▶ [Short task] Please present the rows as a Markdown table with columns No. and Line, starting at the line that contains "Is the white" and ending at the last line of the rows. Leave out blank lines.

[Start Dataset records]

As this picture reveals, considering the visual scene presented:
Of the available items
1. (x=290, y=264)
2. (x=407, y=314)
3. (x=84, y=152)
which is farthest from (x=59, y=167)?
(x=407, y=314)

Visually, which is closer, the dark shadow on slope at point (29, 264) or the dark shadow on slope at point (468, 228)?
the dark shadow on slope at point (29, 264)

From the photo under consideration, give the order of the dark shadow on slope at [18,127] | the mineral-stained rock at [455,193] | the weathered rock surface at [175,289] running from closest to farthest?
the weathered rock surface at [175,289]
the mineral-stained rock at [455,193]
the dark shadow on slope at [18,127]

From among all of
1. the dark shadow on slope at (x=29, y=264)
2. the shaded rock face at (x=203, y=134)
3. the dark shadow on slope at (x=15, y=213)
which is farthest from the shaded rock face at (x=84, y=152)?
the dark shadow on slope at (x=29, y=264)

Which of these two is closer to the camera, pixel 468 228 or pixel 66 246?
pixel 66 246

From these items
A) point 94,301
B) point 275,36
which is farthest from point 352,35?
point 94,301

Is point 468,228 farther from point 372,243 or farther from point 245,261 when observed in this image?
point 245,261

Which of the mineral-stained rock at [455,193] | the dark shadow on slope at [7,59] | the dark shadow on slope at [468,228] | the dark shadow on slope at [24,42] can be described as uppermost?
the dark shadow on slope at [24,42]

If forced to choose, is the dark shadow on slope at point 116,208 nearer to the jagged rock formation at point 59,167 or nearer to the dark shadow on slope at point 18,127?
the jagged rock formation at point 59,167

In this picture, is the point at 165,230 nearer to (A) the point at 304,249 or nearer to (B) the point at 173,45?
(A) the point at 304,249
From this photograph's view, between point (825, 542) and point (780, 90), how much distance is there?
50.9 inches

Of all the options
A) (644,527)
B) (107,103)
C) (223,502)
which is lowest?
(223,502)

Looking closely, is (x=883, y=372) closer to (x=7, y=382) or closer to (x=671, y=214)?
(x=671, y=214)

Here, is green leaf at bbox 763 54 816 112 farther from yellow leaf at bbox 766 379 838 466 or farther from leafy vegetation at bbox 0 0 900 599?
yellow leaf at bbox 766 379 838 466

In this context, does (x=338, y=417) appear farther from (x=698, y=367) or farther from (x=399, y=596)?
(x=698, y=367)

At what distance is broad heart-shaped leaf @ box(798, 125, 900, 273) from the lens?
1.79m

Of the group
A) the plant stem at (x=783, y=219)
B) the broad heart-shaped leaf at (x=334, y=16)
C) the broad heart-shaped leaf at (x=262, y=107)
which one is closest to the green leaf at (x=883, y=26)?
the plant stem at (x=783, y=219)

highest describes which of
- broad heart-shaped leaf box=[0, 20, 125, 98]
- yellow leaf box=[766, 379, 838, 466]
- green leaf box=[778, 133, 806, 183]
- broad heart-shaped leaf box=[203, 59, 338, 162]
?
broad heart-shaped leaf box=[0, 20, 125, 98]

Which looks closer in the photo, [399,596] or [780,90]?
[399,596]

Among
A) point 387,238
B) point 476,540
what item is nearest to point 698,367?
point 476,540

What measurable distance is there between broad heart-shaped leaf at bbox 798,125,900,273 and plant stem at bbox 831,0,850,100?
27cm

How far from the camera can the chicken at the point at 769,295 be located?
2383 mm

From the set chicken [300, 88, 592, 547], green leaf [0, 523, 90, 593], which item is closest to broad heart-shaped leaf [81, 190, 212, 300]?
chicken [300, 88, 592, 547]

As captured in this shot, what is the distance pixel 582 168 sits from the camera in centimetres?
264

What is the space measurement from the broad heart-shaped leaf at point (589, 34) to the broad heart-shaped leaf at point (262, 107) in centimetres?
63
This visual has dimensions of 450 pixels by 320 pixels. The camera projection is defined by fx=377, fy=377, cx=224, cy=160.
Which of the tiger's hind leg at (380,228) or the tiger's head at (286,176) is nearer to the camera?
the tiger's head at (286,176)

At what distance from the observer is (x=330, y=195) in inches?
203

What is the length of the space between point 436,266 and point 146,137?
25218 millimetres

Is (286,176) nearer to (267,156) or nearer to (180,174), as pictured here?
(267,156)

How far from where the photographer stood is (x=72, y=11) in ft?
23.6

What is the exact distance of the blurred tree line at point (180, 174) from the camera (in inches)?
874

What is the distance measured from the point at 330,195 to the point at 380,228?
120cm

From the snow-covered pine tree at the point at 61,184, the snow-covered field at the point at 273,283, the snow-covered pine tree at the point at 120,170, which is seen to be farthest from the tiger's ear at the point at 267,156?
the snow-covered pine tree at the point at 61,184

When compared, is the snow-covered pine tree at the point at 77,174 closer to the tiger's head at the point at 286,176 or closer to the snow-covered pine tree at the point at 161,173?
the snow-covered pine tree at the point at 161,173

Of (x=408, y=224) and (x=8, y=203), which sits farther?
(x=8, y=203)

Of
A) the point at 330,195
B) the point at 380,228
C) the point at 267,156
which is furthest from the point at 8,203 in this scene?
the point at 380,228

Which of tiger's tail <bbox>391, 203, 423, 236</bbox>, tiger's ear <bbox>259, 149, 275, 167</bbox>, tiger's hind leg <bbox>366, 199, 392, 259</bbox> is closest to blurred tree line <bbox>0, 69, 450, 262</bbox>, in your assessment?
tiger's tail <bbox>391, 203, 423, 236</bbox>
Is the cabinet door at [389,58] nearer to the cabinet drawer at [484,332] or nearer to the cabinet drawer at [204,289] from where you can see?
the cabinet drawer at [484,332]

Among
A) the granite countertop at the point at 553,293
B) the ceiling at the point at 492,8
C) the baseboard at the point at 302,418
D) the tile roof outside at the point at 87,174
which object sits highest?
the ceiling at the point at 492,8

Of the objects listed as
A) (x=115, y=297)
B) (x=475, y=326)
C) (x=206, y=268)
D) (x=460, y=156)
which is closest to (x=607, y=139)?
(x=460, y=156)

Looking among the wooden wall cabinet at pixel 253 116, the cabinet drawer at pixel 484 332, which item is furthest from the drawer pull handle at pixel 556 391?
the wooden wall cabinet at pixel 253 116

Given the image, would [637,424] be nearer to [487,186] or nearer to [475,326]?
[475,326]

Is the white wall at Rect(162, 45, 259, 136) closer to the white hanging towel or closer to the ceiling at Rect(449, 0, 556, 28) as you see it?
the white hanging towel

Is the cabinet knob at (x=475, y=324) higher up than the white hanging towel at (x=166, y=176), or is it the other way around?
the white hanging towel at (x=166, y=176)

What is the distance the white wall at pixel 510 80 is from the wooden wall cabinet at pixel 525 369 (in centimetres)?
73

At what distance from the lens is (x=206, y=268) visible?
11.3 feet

[End Dataset records]

▶ [Exercise result]
| No. | Line |
|---|---|
| 1 | Is the white wall at Rect(162, 45, 259, 136) closer to the white hanging towel or closer to the ceiling at Rect(449, 0, 556, 28) as you see it? |
| 2 | the white hanging towel |
| 3 | Is the cabinet knob at (x=475, y=324) higher up than the white hanging towel at (x=166, y=176), or is it the other way around? |
| 4 | the white hanging towel at (x=166, y=176) |
| 5 | What is the distance the white wall at pixel 510 80 is from the wooden wall cabinet at pixel 525 369 (in centimetres)? |
| 6 | 73 |
| 7 | At what distance from the lens is (x=206, y=268) visible? |
| 8 | 11.3 feet |